- _What to do_: Continue the account of G-ARTA's resonance testing and first flight below, picking up right after its final sentence.

- _Document text_:
Soon after G-ARTA's construction was complete, and prior to first flight, the aircraft was again jacked up and what I can only describe as several large flexible black rubber doughnuts were located under the wings and fuselage at strategic strong points. These were in turn supported on pneumatic/hydraulic shock absorber type mechanisms. These shock absorbers were supplied with inputs of very fast pulses of pressure at fast intervals to cause resonance in the structure. The aircraft was lowered onto these doughnuts and the whole weight of the aircraft was supported by them. This was to be the resonance test. At several locations on the airframe vibration sensors were attached to measure resonance on wings, flying control surfaces, fuselage, engine nacelles, tailplane and fin. Resonance picked up by the sensors was then fed to banks of computers in large cabinets adjacent to the aircraft. There were several of these, with the cabinets measuring something like 8 feet high by 4 feet wide and deep. Probably today the information collected could be all collated on a laptop, this was after all 1962. The reason for the resonance testing before flight is that different structures throughout the aircraft can resonate at different frequencies, that's probably fine, but if two or more resonate at the same frequency these can couple and the resonance will increase to the extent that the aircraft's structure can be destroyed and break up in flight, as happened to the Lockheed Electra aircraft in the 60s. In the case of the Electra the Engine drive shafts resonance coupled with the nacelles resonance, I believe, and at certain altitudes/speed and aircraft weights the wing broke in flight. Electras were restricted on a performance basis to get over this until retrospective action could be taken. The first Vanguard G-AOYW went through the same resonance tests prior to its first flight some three years earlier during my last year as an apprentice at Weybridge.

It was now the time for the first flight, 29th June 1962. During this first flight of G-ARTA I was deployed as part of a small ground crew to Boscombe Down, where the aircraft had been destined to land after its first flight. However this was changed during the flight as the crew were happy with the handling performance, and decided to land at Wisley. So I, along with the other ground crew members, neither saw the first take off or landing. Arriving back at Wisley from Boscombe Down two hours later, G-ARTA was resplendent in the hangar, shiny new, a proud moment for all involved.

- _Data extract_:
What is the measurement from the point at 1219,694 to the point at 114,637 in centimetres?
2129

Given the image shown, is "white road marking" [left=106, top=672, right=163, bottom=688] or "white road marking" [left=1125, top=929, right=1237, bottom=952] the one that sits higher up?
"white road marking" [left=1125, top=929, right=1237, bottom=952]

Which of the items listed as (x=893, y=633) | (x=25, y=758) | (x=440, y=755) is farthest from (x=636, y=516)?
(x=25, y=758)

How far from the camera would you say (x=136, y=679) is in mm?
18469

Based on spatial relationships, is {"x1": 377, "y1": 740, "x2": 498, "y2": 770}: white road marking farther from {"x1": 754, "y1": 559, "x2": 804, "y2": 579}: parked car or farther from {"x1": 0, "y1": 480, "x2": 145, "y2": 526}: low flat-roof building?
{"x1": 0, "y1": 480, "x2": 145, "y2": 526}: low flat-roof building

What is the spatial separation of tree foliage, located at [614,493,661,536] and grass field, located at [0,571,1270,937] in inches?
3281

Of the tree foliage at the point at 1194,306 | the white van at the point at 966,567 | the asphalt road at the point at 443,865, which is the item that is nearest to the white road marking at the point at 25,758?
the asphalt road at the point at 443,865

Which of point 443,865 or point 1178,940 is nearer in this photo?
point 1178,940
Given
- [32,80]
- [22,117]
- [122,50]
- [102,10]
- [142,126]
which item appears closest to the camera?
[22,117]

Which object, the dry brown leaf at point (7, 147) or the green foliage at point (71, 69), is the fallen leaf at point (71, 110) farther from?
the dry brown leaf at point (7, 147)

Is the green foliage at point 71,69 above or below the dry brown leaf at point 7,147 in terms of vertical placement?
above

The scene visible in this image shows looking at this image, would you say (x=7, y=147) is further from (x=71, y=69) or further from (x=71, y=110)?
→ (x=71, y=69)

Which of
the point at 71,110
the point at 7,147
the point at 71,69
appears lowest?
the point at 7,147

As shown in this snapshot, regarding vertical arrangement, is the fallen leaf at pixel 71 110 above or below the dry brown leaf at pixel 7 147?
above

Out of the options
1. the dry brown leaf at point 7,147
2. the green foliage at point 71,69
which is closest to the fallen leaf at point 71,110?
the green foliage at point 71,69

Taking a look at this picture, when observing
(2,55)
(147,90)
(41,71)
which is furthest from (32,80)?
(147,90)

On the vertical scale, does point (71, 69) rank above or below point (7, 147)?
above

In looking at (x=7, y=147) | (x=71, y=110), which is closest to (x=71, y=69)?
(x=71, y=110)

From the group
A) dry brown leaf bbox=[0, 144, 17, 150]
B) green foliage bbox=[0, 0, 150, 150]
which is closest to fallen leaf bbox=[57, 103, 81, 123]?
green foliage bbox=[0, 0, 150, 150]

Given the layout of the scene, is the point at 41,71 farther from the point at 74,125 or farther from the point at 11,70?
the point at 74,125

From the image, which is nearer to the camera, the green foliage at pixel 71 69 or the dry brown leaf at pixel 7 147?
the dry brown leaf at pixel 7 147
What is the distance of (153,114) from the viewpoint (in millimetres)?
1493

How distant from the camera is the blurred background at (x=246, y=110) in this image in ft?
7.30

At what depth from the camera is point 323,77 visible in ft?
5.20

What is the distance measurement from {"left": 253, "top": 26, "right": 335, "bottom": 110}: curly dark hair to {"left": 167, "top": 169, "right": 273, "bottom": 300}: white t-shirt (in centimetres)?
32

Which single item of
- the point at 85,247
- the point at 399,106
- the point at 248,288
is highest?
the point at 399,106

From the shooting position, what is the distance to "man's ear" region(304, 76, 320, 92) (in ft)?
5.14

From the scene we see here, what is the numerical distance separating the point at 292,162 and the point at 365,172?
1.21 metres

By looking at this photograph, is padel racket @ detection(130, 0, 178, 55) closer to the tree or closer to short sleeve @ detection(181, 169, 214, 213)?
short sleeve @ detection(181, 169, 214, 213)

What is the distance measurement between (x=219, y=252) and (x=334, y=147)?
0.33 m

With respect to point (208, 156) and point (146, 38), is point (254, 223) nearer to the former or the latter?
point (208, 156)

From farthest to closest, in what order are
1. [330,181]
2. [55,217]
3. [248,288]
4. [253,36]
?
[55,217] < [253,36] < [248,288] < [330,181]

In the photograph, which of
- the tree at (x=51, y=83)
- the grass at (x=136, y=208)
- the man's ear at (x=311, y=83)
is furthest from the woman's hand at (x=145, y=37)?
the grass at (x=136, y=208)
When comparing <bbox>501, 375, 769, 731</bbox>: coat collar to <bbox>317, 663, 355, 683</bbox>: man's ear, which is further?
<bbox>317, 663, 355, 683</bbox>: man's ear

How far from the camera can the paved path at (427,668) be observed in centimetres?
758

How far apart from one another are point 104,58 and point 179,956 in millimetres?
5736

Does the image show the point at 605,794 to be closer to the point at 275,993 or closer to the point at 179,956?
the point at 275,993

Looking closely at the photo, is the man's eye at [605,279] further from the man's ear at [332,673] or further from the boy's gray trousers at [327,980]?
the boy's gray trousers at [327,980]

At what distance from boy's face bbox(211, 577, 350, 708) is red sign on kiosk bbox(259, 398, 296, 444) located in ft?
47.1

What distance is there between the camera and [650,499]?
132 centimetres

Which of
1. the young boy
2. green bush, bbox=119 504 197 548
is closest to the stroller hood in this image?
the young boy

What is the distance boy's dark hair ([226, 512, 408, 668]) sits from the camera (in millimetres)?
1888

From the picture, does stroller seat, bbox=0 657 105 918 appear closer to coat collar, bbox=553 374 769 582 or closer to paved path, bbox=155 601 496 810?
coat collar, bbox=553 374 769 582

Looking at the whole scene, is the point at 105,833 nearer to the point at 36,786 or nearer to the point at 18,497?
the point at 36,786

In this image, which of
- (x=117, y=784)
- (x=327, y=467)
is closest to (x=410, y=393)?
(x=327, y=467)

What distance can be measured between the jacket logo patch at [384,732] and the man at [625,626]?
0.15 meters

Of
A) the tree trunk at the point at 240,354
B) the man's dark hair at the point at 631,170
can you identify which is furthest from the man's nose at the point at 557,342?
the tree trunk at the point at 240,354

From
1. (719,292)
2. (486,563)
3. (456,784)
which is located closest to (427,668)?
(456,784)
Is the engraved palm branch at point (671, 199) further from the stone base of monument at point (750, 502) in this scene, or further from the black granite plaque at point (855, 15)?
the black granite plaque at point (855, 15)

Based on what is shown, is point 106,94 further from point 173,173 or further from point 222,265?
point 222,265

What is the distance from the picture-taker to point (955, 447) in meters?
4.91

- _Output for this exercise_:
This was to be the start of a journey of 3 years for me, as I was re-deployed to Wisley Flight Test Centre for the duration of all the flight testing of the VC10 aircraft. As Ground Crew Technician I was involved in the testing program, for which Standard VC10s G-ARTA, G-ARVA, G-ARVB and Super VC10s G-ASGA and G-ASGB were used. All these initial trials were flown from Wisley, but the take-offs from Wisley were subject to a maximum take-off weight of something like 260,000 lbs from memory, (Maximum take off weight for Standards being 312,000 lbs & Supers 335,000 lbs), because the runway length of 6,000 feet was insufficient for safe operation above that weight with regard to the abandoned take-off length required. This allowed test flights with a duration of something like 6 to 8 hours. The brochure which was produced for the first appearance of the VC10 at the Farnborough Air Show lists some of the figures: first take-off was from a 4,500ft runway, (Weybridge), and the distance to unstick was 2,150ft. The first landing was on a 6,000ft runway, (Wisley), the aircraft stopped 3,600ft from the runway threshold after a ground run of 2,550ft.

G-ARTA at the 1962 Farnborough Air Show with two ground crew members descending the steps. The crew member at the top is Jack Wright.
The Michael Harries Collection © The Tangmere Military Aviation Museum Trust

At the right a wood clad Bedford 'Safari Bus' can be seen, Vickers had a small fleet of these for use as ground crew transport and 'shuttle buses' at Wisley and Weybridge. They had originally been built for an East African country for safari trips but the order was cancelled and Vickers took advantage of this.
The Michael Harries Collection © The Tangmere Military Aviation Museum Trust

The ground crew for the 1962 Farnborough appearance of G-ARTA, Joe (Sailor) Jones, Ron Bennet, team leader Bill Oldfield, Maurice Ungless, Joe Lindsey, 6th person was not part of the ground crew.
Image M. Ungless

A view of the modified speedbrakes on the left wing of G-ARTA, more photos are on this page.
Photo D. Storey

This next Farnborough Airshow was in September 1962, some 10 weeks after G-ARTA's first flight, and the VC10 was to be shown off to prospective customers and the public. Preparations were made for G-ARTA to fly from Wisley to Farnborough, however on engine start up at Wisley one engine failed to start. On investigation it was found that the subject engine's high pressure engine driven fuel pump had failed. By the time a replacement had been sourced, fitted, bled, fuel leak checks and ground runs carried out, it was then too late for the ferry flight to take place, so this was delayed to the next day. I was part of the ground crew which was to accompany G-ARTA on its first Farnborough Airshow appearance. One abiding memory of that show was standing by the VC10 at the parked position for the flying show, across the runway from the crowd. A squadron of English Electric Lightnings took off one after the other and climbed vertically exactly above us. We were looking up into the jet pipes and afterburners, and I thought what if one flames out, we are directly underneath!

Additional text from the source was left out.